The term “nexting” has been used by psychologists to refer to the propensity of people and many other animals to continually predict what will happen next in an immediate, local, and personal sense. The ability to “next” constitutes a basic kind of awareness and knowledge of one’s environment. In this paper we present results with a robot that learns to next in real time, predicting thousands of features of the world’s state, including all sensory inputs, at timescales from 0.1 to 8 seconds. This was achieved by treating each state feature as a reward-like target and applying temporal-difference methods to learn a corresponding value function with a discount rate corresponding to the timescale. We show that two thousand predictions, each dependent on six thousand state features, can be learned and updated online at better than 10Hz on a laptop computer, using the standard TD(lambda) algorithm with linear function approximation. We show that this approach is efficient enough to be practical, with most of the learning complete within 30 minutes. We also show that a single tile-coded feature representation suffices to accurately predict many different signals at a significant range of timescales. Finally, we show that the accuracy of our learned predictions compares favorably with the optimal off-line solution.

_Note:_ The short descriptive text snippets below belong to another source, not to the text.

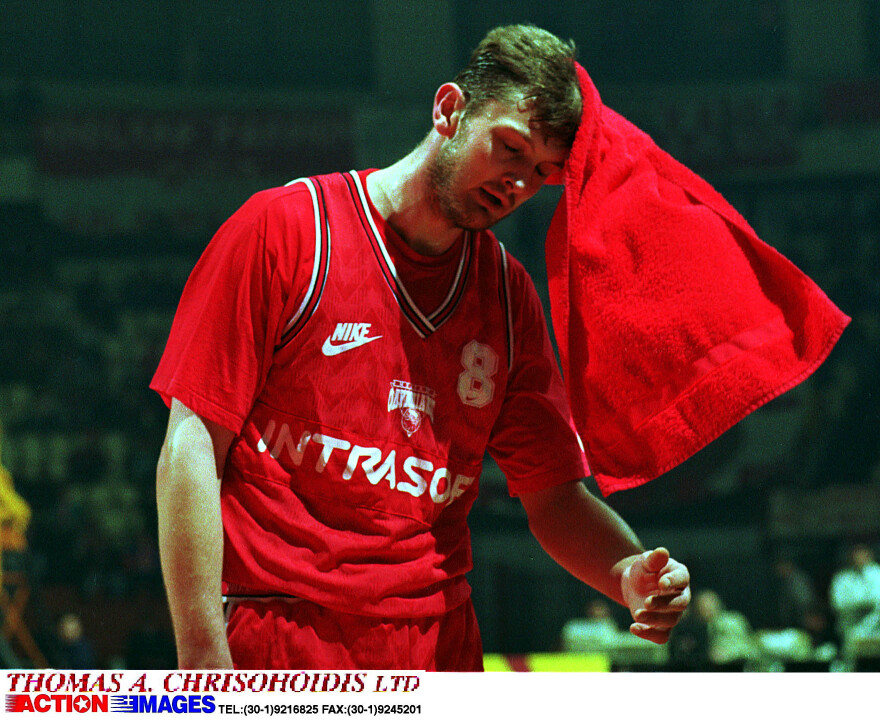 Τα μπασκετικά «πάρε - δώσε» μεταξύ Ολυμπιακού και Παναθηναϊκού: Από τον Πάσπαλι στον Σλούκα 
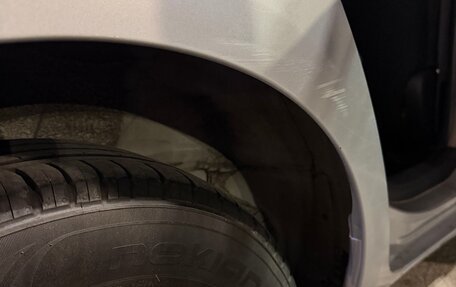 Toyota Vitz, 2008 год, 520 000 рублей, 14 фотография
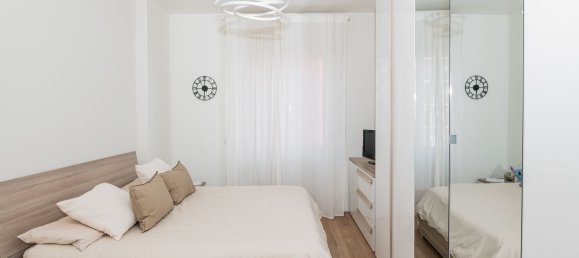 2-Zimmer Wohnung in San Donato Milanese, Italy, Nr. 318554 12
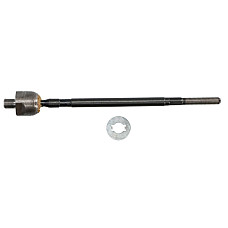 Articulatie axiala, cap de bara Tija de fixare fara capat Dreapta/Stanga lungime: 312mm MITSUBISHI COLT IV COLT V LANCER IV LANCER V LANCER VI 1.3-2.0D 07.91-10.03 555 SR-7700-M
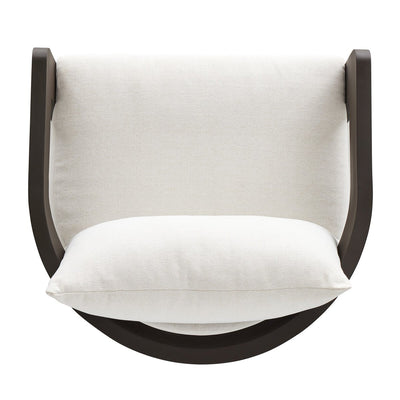 Four Hands Jackson Metal Outdoor Chair-Patio Pelican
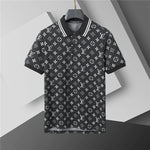 Summer Outfit Set | T-Shirt & Shorts 2-Piece Set-22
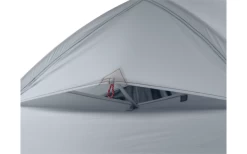 MSR Hubba Hubba NX V7 Zelt Für 2 Personen -Camping Abenteuer Verkauf 660363 4524561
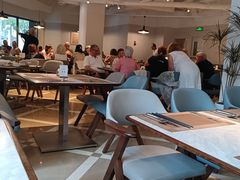 -天伦松鹤大饭店·欣妮咖啡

Theoretical models for explaining the human (quick) decicion-making process

Roger Ratcliff, Philip L. Smith, Scott D. Brown, Gail McKoon, Diffusion Decision Model: Current Issues and History, Trends in Cognitive Sciences, Volume 20, Issue 4, April 2016, Pages 260-281, ISSN 1364-6613, DOI: 10.1016/j.tics.2016.01.007.

There is growing interest in diffusion models to represent the cognitive and neural processes of speeded decision making. Sequential-sampling models like the diffusion model have a long history in psychology. They view decision making as a process of noisy accumulation of evidence from a stimulus. The standard model assumes that evidence accumulates at a constant rate during the second or two it takes to make a decision. This process can be linked to the behaviors of populations of neurons and to theories of optimality. Diffusion models have been used successfully in a range of cognitive tasks and as psychometric tools in clinical research to examine individual differences. In this review, we relate the models to both earlier and more recent research in psychology.